All protocols and procedures adhered to the Institutional Animal Care Committee of Tianjin Medical University in line with the National Institutes of Health Guide for the Care and Use of Laboratory Animals. The protocols and procedures were approved by the Committee on the Ethics of Experiments of Tianjin Medical University (Tianjin, China; permit no. 2014-X62-27) and the Institutional Animal Care Committee of Tianjin Medical University (Tianjin, China). All procedures were performed under sevoflurane anesthesia and considerable efforts were made to minimize animal suffering.

A total of 72 male Sprague Dawley (SD) rats (age, 8–9 weeks; weight, 250–280 g) and 24 male SD rat pups (age, 14–21 days; weight, 50–70 g), were provided by the Laboratory Animal Center of the Military Medical Sciences Academy of the Chinese PLA (Beijing, China). Rats were housed in cages with a 12-h light/dark cycle at a temperature of 22±2°C. Rats had access to water and food ad libitum.
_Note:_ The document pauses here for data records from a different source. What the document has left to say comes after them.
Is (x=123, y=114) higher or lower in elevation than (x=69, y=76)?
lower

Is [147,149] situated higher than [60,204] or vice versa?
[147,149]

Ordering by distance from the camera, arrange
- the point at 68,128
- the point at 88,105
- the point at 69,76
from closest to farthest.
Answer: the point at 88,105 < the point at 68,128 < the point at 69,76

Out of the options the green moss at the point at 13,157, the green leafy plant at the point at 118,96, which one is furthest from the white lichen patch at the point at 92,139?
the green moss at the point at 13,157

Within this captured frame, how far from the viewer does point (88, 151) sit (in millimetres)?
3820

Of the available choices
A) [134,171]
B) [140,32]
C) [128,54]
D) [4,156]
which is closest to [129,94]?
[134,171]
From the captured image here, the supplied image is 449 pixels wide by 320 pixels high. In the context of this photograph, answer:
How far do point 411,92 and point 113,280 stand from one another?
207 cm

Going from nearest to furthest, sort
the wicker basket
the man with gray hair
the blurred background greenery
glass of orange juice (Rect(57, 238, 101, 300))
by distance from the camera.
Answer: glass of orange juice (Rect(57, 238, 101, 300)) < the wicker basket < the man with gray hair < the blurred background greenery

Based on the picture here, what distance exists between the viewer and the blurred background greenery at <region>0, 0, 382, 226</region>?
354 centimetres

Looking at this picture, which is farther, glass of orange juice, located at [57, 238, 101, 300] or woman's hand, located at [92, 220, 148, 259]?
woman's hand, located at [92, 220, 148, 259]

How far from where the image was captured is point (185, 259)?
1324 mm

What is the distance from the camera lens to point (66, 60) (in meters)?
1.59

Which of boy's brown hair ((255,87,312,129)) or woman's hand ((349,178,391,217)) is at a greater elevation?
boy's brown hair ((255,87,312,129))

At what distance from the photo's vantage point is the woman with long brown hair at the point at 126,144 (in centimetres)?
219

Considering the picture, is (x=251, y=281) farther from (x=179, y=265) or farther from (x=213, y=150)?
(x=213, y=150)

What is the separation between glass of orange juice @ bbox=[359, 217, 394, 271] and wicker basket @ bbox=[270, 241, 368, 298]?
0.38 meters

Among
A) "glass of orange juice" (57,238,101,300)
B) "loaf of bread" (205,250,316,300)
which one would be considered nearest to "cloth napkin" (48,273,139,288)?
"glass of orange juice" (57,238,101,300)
An intrathecal catheter implantation was performed as described by Yaksh and Rudy (25). After being anesthetized by sevoflurane inhalation (3.0% for induction, 1.0% for maintenance; Abbott Japan Co., Ltd., Tokyo, Japan), the rats were implanted with 8.5 cm polyethylene (PE-10) catheters via the atlantooccipital membrane down to the lumbar enlargement at L1-L2 of the spinal bony structure. The level of the L1-L2 spinal bony structure corresponds to the spinal cord segments of L5-S3, which are responsible for hind limb pain. The presence of the catheter in the subarachnoid space was confirmed at 24 h by paralysis of the hind limb. Rats exhibiting neurological deficits, including paralysis or motor function impairment were excluded from the study and euthanized immediately.

The rat model of incisional pain was performed according to a previously described procedure (26). In brief, rats (weight, 250–280 g) were anesthetized with sevoflurane (3.0% for induction, 1.0% for maintenance) via a nose mask. A 1-cm longitudinal incision was made through the skin, fascia and muscle of the right hind paw, starting 0.5 cm from the proximal edge. The skin was sutured with 4-0 silk sutures after the underlying flexor muscle was divided. To avoid infection, an erythromycin ointment was applied to the incision.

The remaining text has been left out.